Work required = The lines from the top of the data down to the line with "common name: domestic cow" should be repeated exactly, both ends included.

Collected data
++++
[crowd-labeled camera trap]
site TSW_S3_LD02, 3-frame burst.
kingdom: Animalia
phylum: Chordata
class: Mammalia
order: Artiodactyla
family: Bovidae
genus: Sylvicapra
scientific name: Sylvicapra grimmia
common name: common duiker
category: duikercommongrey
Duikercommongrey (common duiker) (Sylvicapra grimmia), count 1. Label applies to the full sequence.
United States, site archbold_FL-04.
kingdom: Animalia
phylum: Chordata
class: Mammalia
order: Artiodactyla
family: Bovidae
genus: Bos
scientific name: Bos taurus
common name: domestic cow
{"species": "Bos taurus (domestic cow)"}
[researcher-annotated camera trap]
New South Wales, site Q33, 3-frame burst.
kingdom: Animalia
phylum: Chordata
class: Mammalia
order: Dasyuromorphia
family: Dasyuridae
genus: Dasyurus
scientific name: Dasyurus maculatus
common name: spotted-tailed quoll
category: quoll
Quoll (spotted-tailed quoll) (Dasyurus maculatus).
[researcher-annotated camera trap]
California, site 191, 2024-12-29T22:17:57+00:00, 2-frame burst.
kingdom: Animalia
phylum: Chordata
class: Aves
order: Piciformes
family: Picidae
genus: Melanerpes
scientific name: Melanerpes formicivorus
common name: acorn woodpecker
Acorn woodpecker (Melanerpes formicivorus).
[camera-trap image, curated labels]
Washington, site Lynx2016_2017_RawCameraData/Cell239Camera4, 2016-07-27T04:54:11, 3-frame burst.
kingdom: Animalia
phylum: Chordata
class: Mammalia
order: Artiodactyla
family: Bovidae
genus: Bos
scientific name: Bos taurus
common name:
++++
Answer =
[crowd-labeled camera trap]
site TSW_S3_LD02, 3-frame burst.
kingdom: Animalia
phylum: Chordata
class: Mammalia
order: Artiodactyla
family: Bovidae
genus: Sylvicapra
scientific name: Sylvicapra grimmia
common name: common duiker
category: duikercommongrey
Duikercommongrey (common duiker) (Sylvicapra grimmia), count 1. Label applies to the full sequence.
United States, site archbold_FL-04.
kingdom: Animalia
phylum: Chordata
class: Mammalia
order: Artiodactyla
family: Bovidae
genus: Bos
scientific name: Bos taurus
common name: domestic cow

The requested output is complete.